MEGLIO UN SI O MEGLIO UN NO?

Potere genitoriale e sfida educativa.

L’interrogativo ricorrente, che spesso porta i genitori a chiedere il parere dell’esperto, riguarda il tipo di risposta da dare alle richieste spesso pressanti dei figli.

La consulenza rappresenta in molti casi l’ultima spiaggia, l’ultimo disperato tentativo di porre rimedio a un rapporto conflittuale in cui c’è sempre qualcuno che vince e qualcuno che perde: quando a vincere è il genitore (con il “NO!”), il figlio, che gli piaccia o meno, dovrà sottomettersi a una decisione che in qualche modo nega un suo bisogno. D’altra parte, quando a vincere è il figlio, il bisogno negato è invece del genitore, che per stanchezza preferisce cedere piuttosto che dare seguito ai capricci del primo  (“Ok giocherò con te, basta che la smetti!”).

In entrambi i casi c’è sempre una parte insoddisfatta, un genitore o un figlio che avverte una spiacevole sensazione di fastidio per una soluzione mal digerita. Questo malcontento spesso è solo l’inizio di un circolo vizioso che porta ad esacerbare vissuti negativi e, conseguentemente, a deteriorare la relazione.

Eppure i genitori continuano ad abbracciare condotte autoritarie o, all’estremo opposto, disimpegnate; nel peggiore dei casi oscillano da una modalità all’altra, a seconda della situazione o del livello di sviluppo dei figli, creando ulteriore confusione e risentimento in questi ultimi.

L’adozione di siffatti modelli educativi, rappresenta una scelta per certi versi “obbligata”, in assenza di alternative capaci di realizzare condizioni accettabili per tutti.

Anche il permissivismo in quest’ottica viene bocciato, poiché generatore di figli egoisti, incuranti dei genitori in adolescenza e incapaci di condotte empatiche in età adulta. In realtà una terza via c’è sempre ed in questo caso consiste nell’ascoltare i figli, indipendentemente dalla loro età, dove per ascolto si intende l’apertura a una comunicazione non giudicante (“Stai sbagliando”), priva di moralismi  (“Dovresti fare così…”), dove l’autorità (“So io cos’è meglio per te”) viene deposta in favore della democrazia (“Sono qui per ascoltarti… dimmi pure”).

Ascoltare i figli significa sforzarsi di comprendere il significato sotteso a certi messaggi cifrati, senza interpretarli, bensì verificando direttamente con loro l’accuratezza della nostra comprensione (“Mi sembra che… Ho capito bene?”).

L’ascolto comunica interesse e getta le basi per il dialogo; ascoltare è infatti il modo migliore per sperare di essere ascoltati! Il dialogo a sua volta favorisce il confronto e, da questo, la produzione di idee per risolvere il conflitto, dove entrambi genitori e figli ne escano vincenti.

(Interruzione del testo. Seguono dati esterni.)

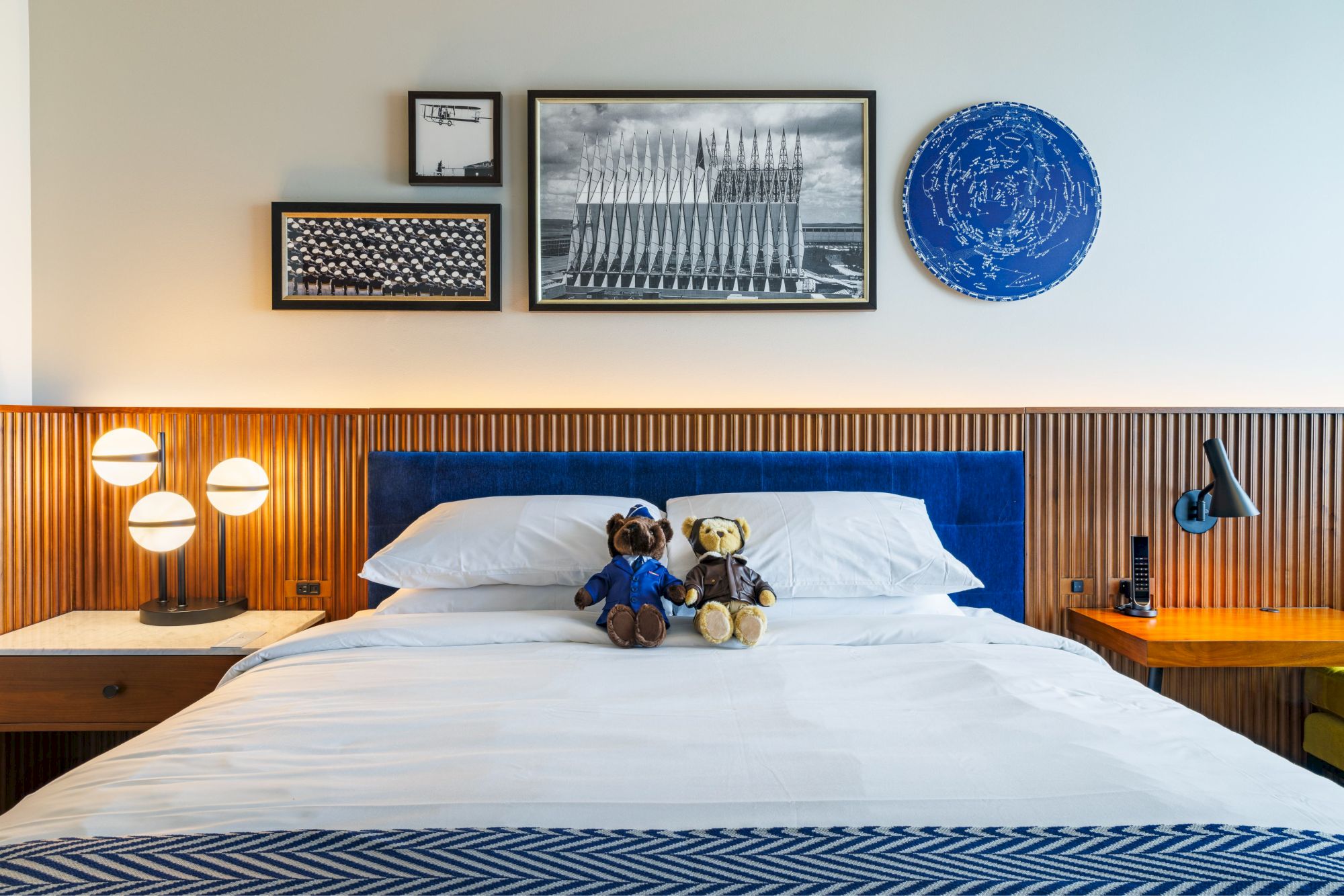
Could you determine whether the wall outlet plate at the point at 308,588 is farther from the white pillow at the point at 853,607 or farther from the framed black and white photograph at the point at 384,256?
the white pillow at the point at 853,607

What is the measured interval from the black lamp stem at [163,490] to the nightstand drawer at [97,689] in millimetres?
309

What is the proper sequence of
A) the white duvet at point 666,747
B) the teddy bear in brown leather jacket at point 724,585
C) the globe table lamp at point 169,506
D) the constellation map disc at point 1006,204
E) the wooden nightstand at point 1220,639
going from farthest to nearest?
1. the constellation map disc at point 1006,204
2. the globe table lamp at point 169,506
3. the wooden nightstand at point 1220,639
4. the teddy bear in brown leather jacket at point 724,585
5. the white duvet at point 666,747

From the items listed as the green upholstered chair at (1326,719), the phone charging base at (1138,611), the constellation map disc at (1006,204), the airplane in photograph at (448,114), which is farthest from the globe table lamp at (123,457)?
the green upholstered chair at (1326,719)

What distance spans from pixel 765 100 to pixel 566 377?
109cm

Spetta al genitore il difficile compito di sintonizzarsi con il proprio figlio, concedendogli fiducia e responsabilità, facendolo partecipare attivamente alla ricerca della soluzione buona per tutti (“Che ne dici se cerchiamo assieme qualche idea per risolvere il problema?”).

Così facendo il genitore non solo saprà gestire equamente piccoli e grandi conflitti quotidiani, ma saprà soprattutto offrire al figlio un’importante opportunità di crescita e maturazione: lo renderà sempre più autonomo nella risoluzione dei problemi personali, maggiormente capace di sviluppare condotte pro-sociali, e infine riconoscente ai genitori per avergli concesso il giusto spazio che merita.